→ **Work to be completed**:
From the records below, pull out every line containing the string "door" and copy each one in full.

----

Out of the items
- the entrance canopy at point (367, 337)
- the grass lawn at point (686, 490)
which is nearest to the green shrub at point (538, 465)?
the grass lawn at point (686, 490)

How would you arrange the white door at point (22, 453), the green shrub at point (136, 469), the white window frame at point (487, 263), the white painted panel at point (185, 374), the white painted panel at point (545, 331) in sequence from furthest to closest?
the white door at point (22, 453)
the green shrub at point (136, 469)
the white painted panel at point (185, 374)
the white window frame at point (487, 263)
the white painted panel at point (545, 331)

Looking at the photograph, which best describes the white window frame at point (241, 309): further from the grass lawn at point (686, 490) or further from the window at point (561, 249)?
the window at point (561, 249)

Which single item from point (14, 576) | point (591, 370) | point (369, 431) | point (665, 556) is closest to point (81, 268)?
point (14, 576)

----

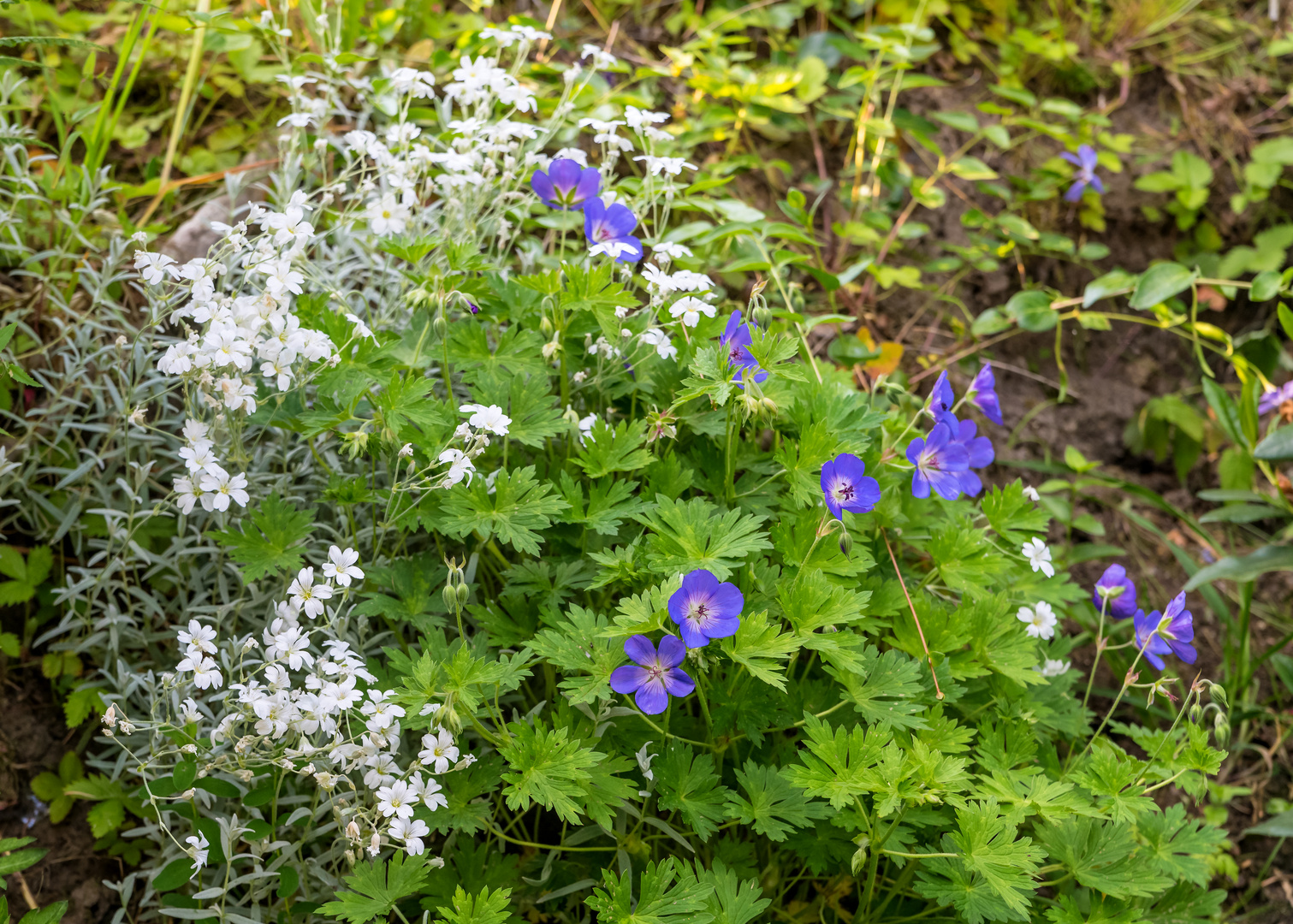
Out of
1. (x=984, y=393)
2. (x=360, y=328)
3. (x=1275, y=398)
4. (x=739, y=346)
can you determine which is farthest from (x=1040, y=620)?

----

→ **Response below**:
How would you arrange the white door at point (22, 453), the green shrub at point (136, 469), the white window frame at point (487, 263), the white painted panel at point (185, 374), the white painted panel at point (545, 331) in sequence from furthest to closest?
the white door at point (22, 453)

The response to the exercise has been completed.